Memo to union officials: It’s not exactly groundbreaking that the CEOs of Apple and Time Warner — companies with thousands of employees — make more money than a part-time restaurant worker.

As the American Enterprise Institute’s Mark Perry explains, the report is “based on a series of flawed statistical assumptions.” For example, the AFL-CIO routinely uses the mean CEO compensation figure, which is always higher than the more sensible median figure. Moreover, “the fringe benefits that all rank-and-file workers, even part-time workers, receive as part of their total compensation are mysteriously not considered by the AFL-CIO.”

Perry poses the question: “How would the AFL-CIO’s CEO-to-worker pay ratio change if we calculate average pay for full-time workers?” It’s certainly a fair question, and one that union officials didn’t even bother to address.

The AFL-CIO’s statistical manipulation doesn’t end there. When you include the chief executives at America’s 30 million small businesses — from neighborhood grocery stores to mom-and-pop diners — the pay gap drops considerably. According to Bureau of Labor Statistics data, the average U.S. “chief executive,” including small business owners, earned $196,050 in gross salary last year — nowhere near the AFL-CIO’s $13.94 million figure.

Shocker: The owner of a local restaurant typically doesn’t make 361 times more money than a hostess or wait staff.

It’s no wonder that PolitiFact’s John Kruzel described Big Labor’s CEO-worker pay gap as the “high side of research,” noting that even the union-funded Economic Policy Institute’s calculation was lower. The editorial board at Investor’s Business Daily put it more bluntly: “It’s a textbook case of an apples-to-oranges comparison.”

If anything, the AFL-CIO’s flawed research changes the subject — from Big Labor’s own “income inequality crisis.” A review of union financial disclosures filed with the Labor Department found that dozens of union presidents make more than the average CEO. In fact, 146 union presidents earn a higher gross salary than the average CEO ($196,050). Three make more than $500,000 in base salary alone.

And union officials can also expect much more than a salary, including paid-for travel expenses and other business disbursements. In 2017, 193 union presidents earned more than $196,050 in total compensation. Timothy Canoll, president of the Air Line Pilots Association, made nearly $793,000. Roger Robinson, president of the United Food and Commercial Workers Local 876, raked in more than $663,000. AFL-CIO President Richard Trumka, whose labor group put out the Executive Paywatch report, earned more than $315,000 last year — far more than a typical CEO.

Rather than throwing stones from glass houses, Trumka and other union officials would be better served actually representing their members — and finding new ones.
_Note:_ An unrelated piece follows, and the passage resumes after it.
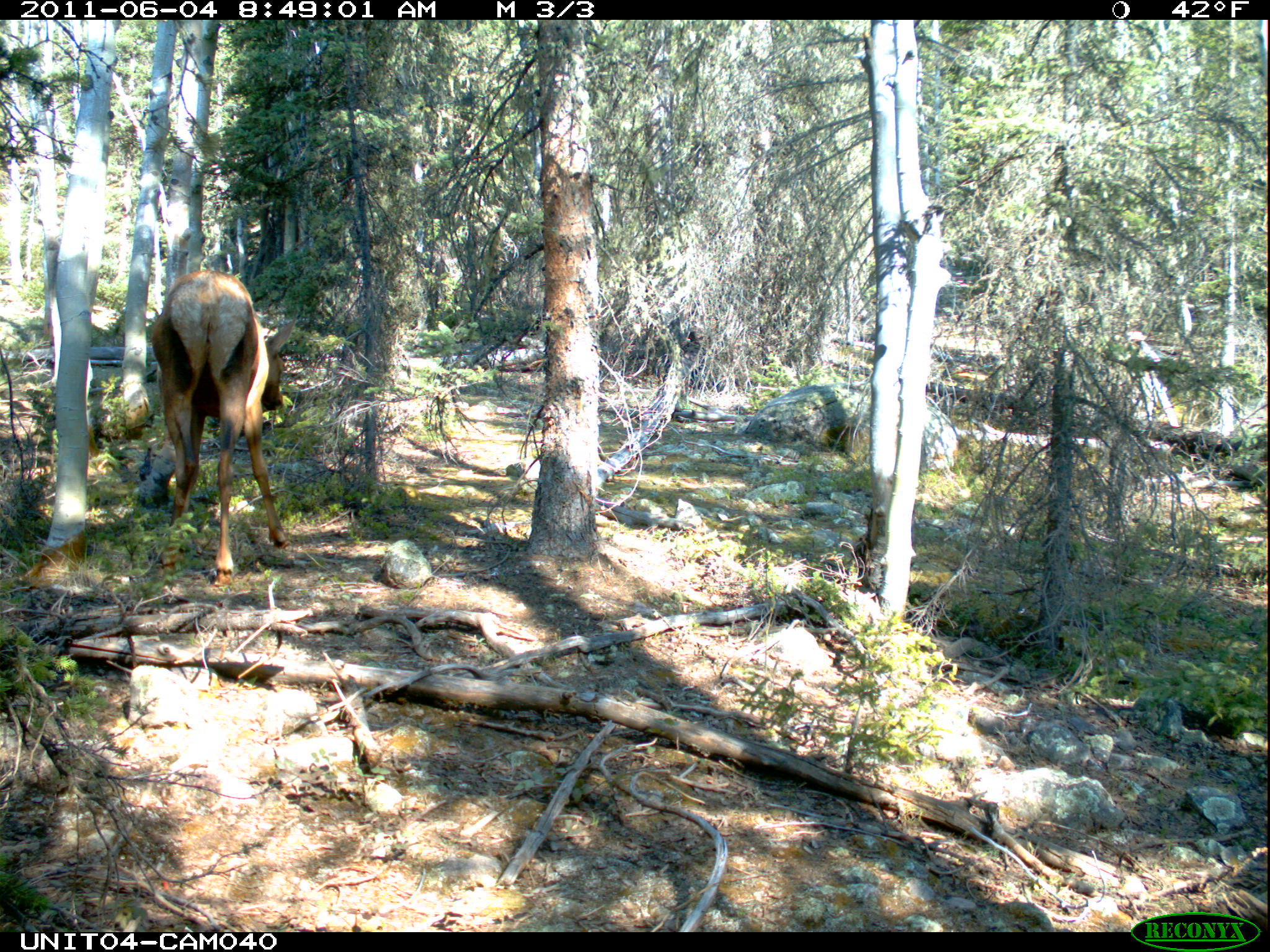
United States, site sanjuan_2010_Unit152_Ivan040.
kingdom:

Last year, the vaunted AFL-CIO laid off “dozens of staff members as part of a restructuring amid continuing declines in union membership.” The Service Employees International Union announced a 30 percent budget reduction, citing a need to “dramatically rethink” the union’s strategy moving forward.

A new strategy is long overdue. In 2017, fewer than 7 percent of private-sector employees were union members — down from one-third of all workers in the 1950s. According to Rasmussen polling, nearly 60 percent of current and former union workers consider union officials “out of touch” with their members.

Given fiascos like “Executive Paywatch,” can you blame them?